Erfolg zieht Konkurrenz an – also mischte sich auch die J-Werft ein.

J99 © j-boats
J99 © j-boats

Deren schnelle Boote sind zu einem großen Teil für den Regattaeinsatz konzipiert, sprechen aber auch Cruiser-Segler mit gewissem Anspruch ans Geschwindigkeitspotential an. Die J 99 ist also eindeutig fürs Shorthanded-Segeln gemacht, hat aber mit einer eher suboptimalen IRC-Bewertung kaum eine Chance gegen die o.g. anderen „Transquadra-Renner“. Egal, es wurde trotzdem ins Shorthanded-Segeln investiert, was sich prompt in den Verkaufszahlen der J 99 niederschlug: 100 Boote wurden innerhalb von zwei Jahren weltweit ausgeliefert. Tendenz weiterhin steigend.

Sinneswandel Richtung „weniger ist mehr“

Was folgt ist eine einfache Rechnung: Immer mehr Leute interessieren sich fürs Shorthanded Segeln + immer mehr Werften bauen dafür besonders geeignete Boote + immer mehr Regatten bieten genau diesen Traum vom „einsam (oder fast) auf der großen weiten See an“ = summa summarum ein neuer Trend, der auch wirtschaftliche Erfolge verspricht.

> _Bereitgestelltes Material_:
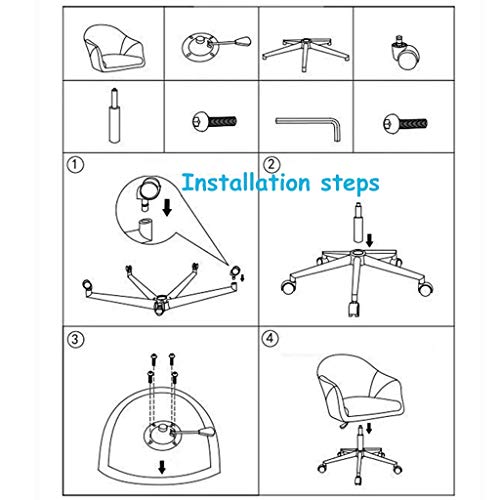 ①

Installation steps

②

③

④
==
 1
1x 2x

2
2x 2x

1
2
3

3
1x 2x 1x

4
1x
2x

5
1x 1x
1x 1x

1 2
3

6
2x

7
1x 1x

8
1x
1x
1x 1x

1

> _Aufgabenstellung_:
1 > Gib aus dem Text über die J 99 den Abschnitt zwischen „Sinneswandel Richtung „weniger“ und „wirtschaftliche Erfolge verspricht.“ einschließlich wortgetreu aus.
2 > Fasse im Text über die J 99 den Absatz, der mit „Deren schnelle Boote“ beginnt, als Stichpunktliste zusammen und behalte dabei seine wichtigsten Fakten bei.

> _Lösungen_:
1 >
Sinneswandel Richtung „weniger ist mehr“

Was folgt ist eine einfache Rechnung: Immer mehr Leute interessieren sich fürs Shorthanded Segeln + immer mehr Werften bauen dafür besonders geeignete Boote + immer mehr Regatten bieten genau diesen Traum vom „einsam (oder fast) auf der großen weiten See an“ = summa summarum ein neuer Trend, der auch wirtschaftliche Erfolge verspricht.

2 >
- Die schnellen Boote der J-Werft sind großteils für Regatten konzipiert, sprechen aber auch Cruiser-Segler mit Anspruch an das Geschwindigkeitspotential an.
- Die J 99 ist eindeutig für das Shorthanded-Segeln gemacht.
- Wegen ihrer eher suboptimalen IRC-Bewertung hat sie kaum eine Chance gegen die anderen „Transquadra-Renner“.
- Die Investition in das Shorthanded-Segeln schlug sich trotzdem in den Verkaufszahlen nieder: Innerhalb von zwei Jahren wurden weltweit 100 Boote ausgeliefert, Tendenz steigend.